* _GOAL OF THE EXERCISE_
Extract every line below that contains the string "container". Matching is case-sensitive.

## Begin

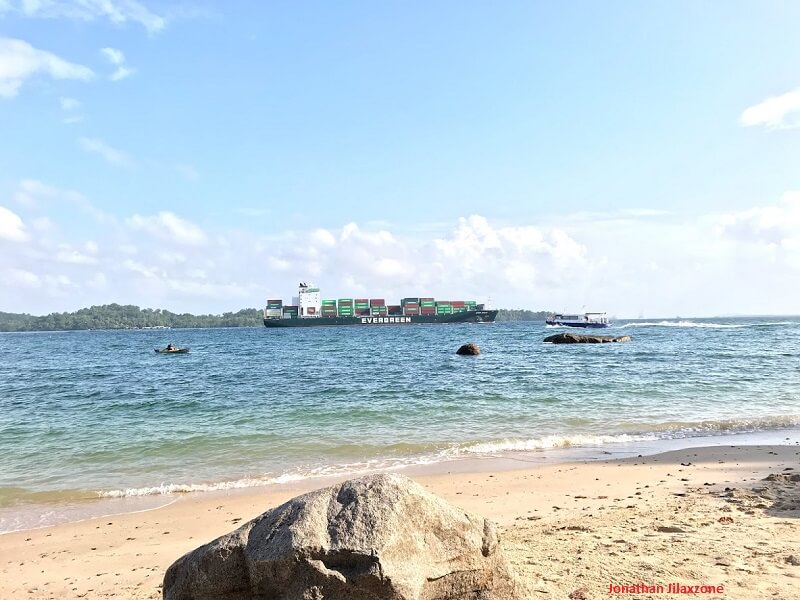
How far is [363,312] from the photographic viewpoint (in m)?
128

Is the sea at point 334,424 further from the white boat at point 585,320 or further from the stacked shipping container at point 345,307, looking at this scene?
the stacked shipping container at point 345,307

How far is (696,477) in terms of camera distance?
8.34 metres

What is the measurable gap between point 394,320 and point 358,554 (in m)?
122

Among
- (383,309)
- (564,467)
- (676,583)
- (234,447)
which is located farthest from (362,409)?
(383,309)

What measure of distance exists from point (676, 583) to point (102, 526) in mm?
7084

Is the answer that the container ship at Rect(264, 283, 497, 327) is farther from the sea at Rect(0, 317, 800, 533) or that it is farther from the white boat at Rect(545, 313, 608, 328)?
the sea at Rect(0, 317, 800, 533)

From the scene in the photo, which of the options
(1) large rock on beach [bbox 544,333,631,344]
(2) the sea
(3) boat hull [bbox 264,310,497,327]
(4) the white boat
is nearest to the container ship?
(3) boat hull [bbox 264,310,497,327]

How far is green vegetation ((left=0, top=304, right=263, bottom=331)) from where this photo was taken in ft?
568

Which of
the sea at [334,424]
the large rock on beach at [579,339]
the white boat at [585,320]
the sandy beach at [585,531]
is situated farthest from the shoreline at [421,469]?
the white boat at [585,320]

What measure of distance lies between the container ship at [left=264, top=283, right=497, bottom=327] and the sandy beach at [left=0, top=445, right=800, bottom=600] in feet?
366

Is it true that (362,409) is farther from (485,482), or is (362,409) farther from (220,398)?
(485,482)

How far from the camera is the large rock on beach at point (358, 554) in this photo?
3.04 m

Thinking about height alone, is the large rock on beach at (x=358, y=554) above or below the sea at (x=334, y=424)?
above

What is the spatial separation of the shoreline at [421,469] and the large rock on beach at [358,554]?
5.53 meters
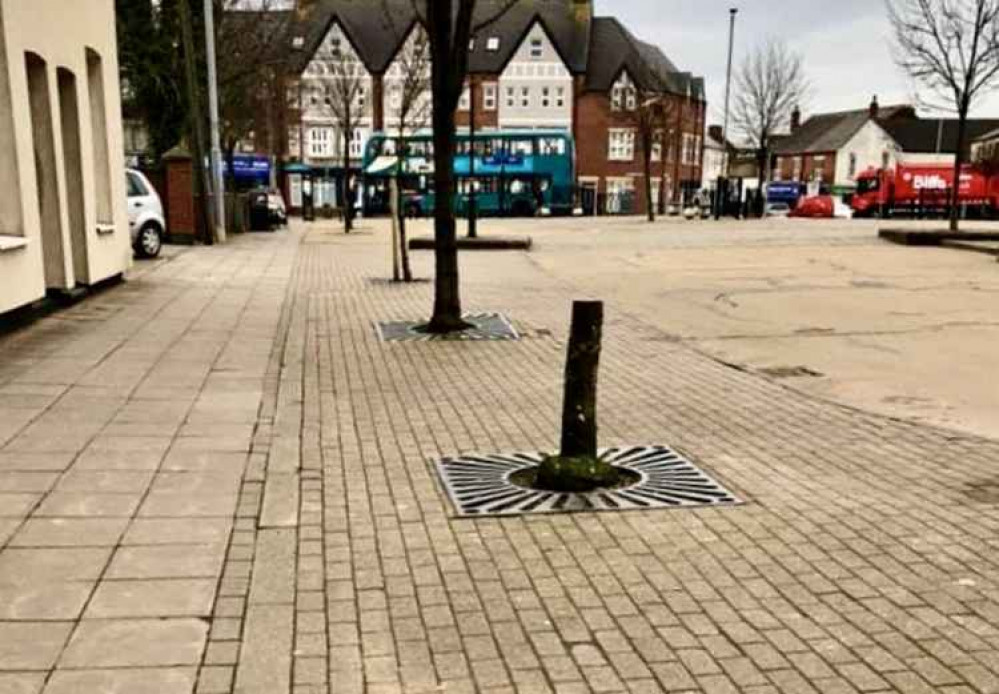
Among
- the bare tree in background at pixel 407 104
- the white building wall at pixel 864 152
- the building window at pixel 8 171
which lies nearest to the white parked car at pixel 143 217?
the bare tree in background at pixel 407 104

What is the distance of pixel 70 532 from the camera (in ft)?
15.1

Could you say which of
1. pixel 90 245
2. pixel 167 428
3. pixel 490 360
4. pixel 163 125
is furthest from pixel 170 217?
pixel 167 428

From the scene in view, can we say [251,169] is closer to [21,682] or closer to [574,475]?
[574,475]

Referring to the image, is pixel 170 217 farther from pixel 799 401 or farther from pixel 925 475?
pixel 925 475

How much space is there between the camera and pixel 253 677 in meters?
3.34

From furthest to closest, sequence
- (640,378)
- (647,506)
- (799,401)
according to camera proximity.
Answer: (640,378) → (799,401) → (647,506)

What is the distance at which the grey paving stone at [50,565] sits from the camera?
408 centimetres

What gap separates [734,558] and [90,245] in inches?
440

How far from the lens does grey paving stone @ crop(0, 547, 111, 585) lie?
13.4ft

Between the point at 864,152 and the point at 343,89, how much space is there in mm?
55261

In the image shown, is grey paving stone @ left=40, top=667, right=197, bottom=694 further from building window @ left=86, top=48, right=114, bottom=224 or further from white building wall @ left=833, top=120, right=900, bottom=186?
white building wall @ left=833, top=120, right=900, bottom=186

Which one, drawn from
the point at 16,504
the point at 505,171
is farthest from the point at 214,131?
the point at 505,171

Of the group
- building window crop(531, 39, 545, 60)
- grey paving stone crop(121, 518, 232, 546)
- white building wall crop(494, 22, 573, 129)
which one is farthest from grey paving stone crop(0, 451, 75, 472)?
building window crop(531, 39, 545, 60)

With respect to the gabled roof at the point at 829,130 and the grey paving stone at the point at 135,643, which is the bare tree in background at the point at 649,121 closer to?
the gabled roof at the point at 829,130
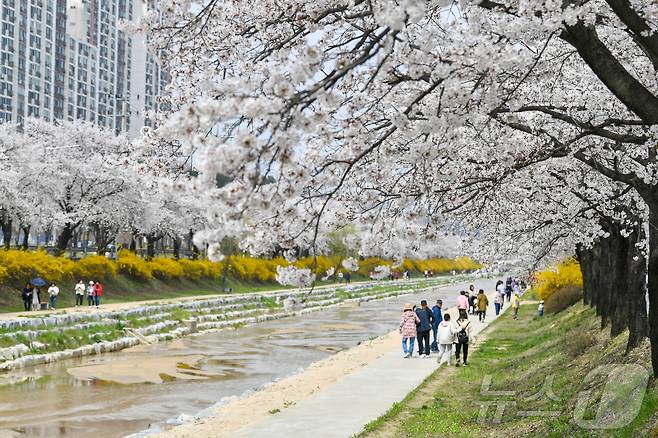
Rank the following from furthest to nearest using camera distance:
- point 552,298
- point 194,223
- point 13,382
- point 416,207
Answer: point 194,223 → point 552,298 → point 13,382 → point 416,207

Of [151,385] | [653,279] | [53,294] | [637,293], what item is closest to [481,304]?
[151,385]

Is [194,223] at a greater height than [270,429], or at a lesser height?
greater

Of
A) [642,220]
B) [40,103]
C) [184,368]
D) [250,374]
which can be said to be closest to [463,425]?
[642,220]

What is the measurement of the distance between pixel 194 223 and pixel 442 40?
6743 cm

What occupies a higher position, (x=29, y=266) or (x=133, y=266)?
(x=133, y=266)

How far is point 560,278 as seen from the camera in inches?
1719

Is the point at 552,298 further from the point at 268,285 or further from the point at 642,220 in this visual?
the point at 268,285

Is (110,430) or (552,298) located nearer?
(110,430)

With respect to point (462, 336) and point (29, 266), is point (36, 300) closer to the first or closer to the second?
point (29, 266)

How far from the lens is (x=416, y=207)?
9.16 meters

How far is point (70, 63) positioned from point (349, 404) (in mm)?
127608

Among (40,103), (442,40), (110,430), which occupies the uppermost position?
(40,103)

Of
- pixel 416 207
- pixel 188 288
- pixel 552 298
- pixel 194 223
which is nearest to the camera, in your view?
pixel 416 207

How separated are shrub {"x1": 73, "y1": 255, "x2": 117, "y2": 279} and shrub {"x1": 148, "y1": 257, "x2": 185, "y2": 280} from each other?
17.5 feet
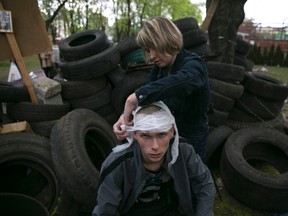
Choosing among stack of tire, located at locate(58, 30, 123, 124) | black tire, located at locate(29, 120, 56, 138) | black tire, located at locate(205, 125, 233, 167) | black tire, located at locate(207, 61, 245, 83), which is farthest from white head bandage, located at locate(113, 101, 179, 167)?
black tire, located at locate(207, 61, 245, 83)

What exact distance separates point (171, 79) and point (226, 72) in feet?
11.7

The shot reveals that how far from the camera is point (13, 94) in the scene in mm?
4742

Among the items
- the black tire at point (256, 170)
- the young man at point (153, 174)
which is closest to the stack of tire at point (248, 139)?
the black tire at point (256, 170)

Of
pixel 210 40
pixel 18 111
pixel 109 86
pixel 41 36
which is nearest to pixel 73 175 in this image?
pixel 18 111

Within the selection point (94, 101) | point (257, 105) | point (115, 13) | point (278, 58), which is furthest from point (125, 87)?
point (115, 13)

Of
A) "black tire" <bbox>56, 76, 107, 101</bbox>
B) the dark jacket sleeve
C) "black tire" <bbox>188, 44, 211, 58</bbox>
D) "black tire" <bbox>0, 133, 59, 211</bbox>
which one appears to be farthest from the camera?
"black tire" <bbox>188, 44, 211, 58</bbox>

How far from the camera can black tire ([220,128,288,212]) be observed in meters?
3.68

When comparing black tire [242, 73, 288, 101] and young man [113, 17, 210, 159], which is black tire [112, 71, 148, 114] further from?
young man [113, 17, 210, 159]

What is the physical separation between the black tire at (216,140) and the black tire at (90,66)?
2196 mm

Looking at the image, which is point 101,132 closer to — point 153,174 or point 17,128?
point 17,128

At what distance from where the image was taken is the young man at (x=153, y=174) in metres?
1.93

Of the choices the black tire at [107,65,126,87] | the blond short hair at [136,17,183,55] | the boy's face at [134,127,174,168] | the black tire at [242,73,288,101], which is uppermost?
the blond short hair at [136,17,183,55]

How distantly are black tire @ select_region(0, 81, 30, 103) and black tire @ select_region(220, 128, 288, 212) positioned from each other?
3.37 metres

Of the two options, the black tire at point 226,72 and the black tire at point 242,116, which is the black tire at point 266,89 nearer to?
the black tire at point 226,72
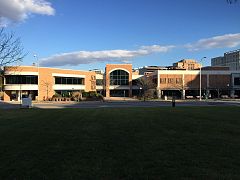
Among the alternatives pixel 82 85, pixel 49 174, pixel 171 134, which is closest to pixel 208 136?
pixel 171 134

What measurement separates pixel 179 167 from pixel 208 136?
494 centimetres

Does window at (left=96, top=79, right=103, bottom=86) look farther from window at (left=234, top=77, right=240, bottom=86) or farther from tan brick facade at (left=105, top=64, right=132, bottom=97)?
window at (left=234, top=77, right=240, bottom=86)

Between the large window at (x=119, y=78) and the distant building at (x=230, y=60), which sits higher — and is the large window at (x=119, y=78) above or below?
below

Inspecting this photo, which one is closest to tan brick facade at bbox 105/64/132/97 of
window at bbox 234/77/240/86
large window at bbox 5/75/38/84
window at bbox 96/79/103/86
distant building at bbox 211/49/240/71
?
window at bbox 96/79/103/86

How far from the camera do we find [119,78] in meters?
98.6

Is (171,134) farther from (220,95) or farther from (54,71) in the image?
(220,95)

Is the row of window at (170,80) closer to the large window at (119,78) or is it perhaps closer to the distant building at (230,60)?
the large window at (119,78)

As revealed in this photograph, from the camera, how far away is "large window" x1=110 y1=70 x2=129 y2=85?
98312mm

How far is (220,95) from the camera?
3521 inches

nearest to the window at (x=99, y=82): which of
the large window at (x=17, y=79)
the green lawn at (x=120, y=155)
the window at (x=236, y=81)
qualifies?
the large window at (x=17, y=79)

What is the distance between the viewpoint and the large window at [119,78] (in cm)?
9831

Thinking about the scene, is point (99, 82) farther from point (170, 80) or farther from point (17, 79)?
point (17, 79)

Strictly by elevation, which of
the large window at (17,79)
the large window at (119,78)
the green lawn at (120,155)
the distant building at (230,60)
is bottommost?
the green lawn at (120,155)

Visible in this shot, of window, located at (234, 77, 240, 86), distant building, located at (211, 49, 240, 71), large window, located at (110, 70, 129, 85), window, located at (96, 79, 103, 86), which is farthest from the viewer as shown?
distant building, located at (211, 49, 240, 71)
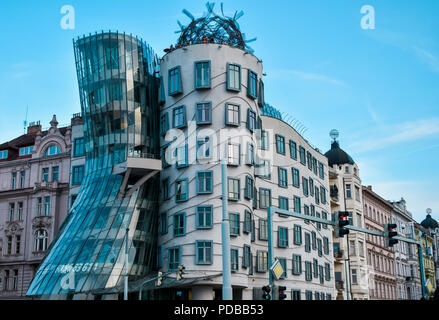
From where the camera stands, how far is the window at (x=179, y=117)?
4685 cm

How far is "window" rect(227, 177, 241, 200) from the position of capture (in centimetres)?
4500

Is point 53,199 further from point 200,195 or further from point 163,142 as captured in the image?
point 200,195

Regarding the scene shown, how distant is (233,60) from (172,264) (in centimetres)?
1761

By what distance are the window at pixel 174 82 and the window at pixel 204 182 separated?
24.4ft

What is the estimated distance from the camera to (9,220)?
64.0m

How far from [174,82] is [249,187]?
10974mm

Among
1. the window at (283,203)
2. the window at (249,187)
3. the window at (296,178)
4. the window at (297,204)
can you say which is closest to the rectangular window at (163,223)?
the window at (249,187)

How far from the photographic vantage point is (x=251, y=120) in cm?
4809

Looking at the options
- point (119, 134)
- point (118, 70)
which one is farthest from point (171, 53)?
point (119, 134)

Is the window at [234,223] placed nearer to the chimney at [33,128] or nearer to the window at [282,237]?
the window at [282,237]

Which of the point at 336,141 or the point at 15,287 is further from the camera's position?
the point at 336,141

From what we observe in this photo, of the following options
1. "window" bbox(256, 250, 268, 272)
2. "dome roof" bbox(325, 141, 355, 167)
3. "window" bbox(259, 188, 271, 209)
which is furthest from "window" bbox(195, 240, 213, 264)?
"dome roof" bbox(325, 141, 355, 167)

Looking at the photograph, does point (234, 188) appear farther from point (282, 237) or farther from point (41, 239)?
point (41, 239)

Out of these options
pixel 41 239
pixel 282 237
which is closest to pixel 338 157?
pixel 282 237
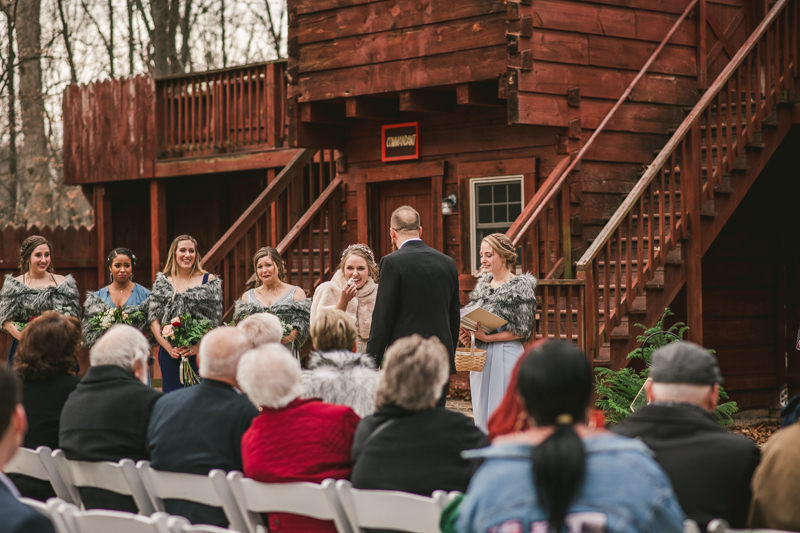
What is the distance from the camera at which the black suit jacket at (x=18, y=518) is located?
226cm

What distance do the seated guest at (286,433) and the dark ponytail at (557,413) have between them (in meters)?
1.51

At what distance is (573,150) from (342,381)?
5.78m

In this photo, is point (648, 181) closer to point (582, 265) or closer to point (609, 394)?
point (582, 265)

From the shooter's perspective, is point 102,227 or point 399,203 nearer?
point 399,203

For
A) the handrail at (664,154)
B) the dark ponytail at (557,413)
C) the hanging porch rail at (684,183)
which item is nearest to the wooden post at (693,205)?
the hanging porch rail at (684,183)

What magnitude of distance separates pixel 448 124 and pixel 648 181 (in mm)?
3009

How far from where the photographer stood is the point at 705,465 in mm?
3078

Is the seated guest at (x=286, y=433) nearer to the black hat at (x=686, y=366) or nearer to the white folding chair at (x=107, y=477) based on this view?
the white folding chair at (x=107, y=477)

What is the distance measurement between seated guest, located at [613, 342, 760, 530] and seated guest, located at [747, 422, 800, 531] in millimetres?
85

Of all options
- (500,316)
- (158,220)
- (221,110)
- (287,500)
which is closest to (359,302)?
(500,316)

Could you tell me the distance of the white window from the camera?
10.3 meters

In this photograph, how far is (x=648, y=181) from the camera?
825 cm

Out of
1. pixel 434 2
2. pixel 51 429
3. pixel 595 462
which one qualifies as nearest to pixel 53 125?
pixel 434 2

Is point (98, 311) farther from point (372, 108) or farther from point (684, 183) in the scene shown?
point (684, 183)
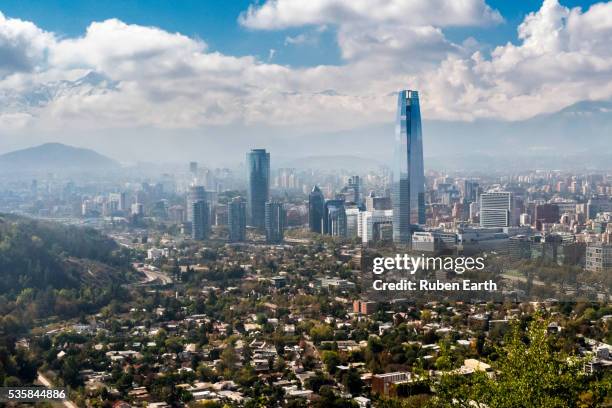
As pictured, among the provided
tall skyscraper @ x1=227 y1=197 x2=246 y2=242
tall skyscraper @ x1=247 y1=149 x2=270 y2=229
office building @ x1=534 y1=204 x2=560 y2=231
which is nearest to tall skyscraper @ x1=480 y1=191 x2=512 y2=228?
office building @ x1=534 y1=204 x2=560 y2=231

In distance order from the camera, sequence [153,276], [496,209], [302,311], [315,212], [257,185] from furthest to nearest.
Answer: [257,185] < [315,212] < [496,209] < [153,276] < [302,311]

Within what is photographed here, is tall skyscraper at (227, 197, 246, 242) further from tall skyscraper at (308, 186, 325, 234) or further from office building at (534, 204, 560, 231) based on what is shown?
office building at (534, 204, 560, 231)

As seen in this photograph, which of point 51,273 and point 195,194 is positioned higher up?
point 195,194

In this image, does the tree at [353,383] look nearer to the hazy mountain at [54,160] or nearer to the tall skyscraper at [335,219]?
the tall skyscraper at [335,219]

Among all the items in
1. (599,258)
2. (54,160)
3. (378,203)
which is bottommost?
(599,258)

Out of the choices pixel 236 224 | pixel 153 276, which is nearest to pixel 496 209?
pixel 236 224

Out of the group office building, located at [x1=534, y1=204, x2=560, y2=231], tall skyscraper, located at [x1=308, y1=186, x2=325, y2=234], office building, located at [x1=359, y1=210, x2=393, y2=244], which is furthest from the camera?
tall skyscraper, located at [x1=308, y1=186, x2=325, y2=234]

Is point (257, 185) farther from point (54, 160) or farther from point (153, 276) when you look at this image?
point (153, 276)
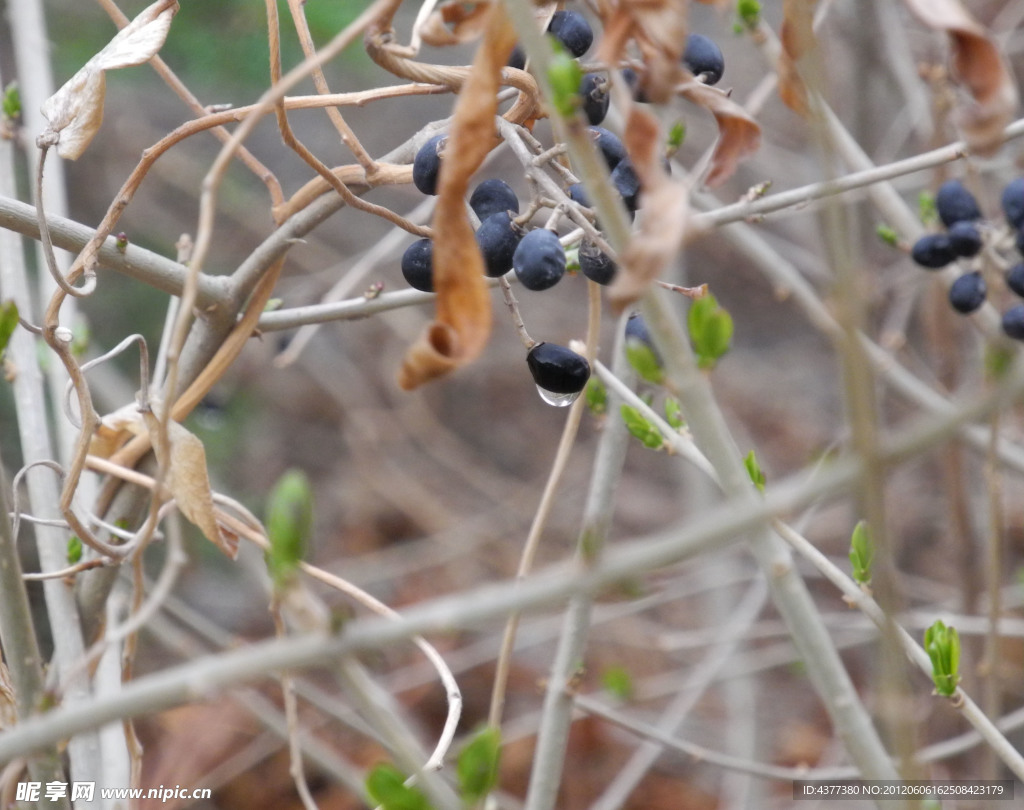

## End

* _CORRECT RESPONSE_
Is the sea at point 334,424 further from the white boat at point 585,320 or further from the stacked shipping container at point 345,307, looking at this scene?
the stacked shipping container at point 345,307
Is the answer that the container ship at Rect(264, 283, 497, 327) is farther from the sea at Rect(0, 317, 800, 533) or that it is farther from the white boat at Rect(545, 313, 608, 328)?
is nearest to the container ship?
What measure of distance lies between the container ship at [left=264, top=283, right=497, bottom=327] and the sandy beach at [left=0, top=445, right=800, bottom=600] in feet?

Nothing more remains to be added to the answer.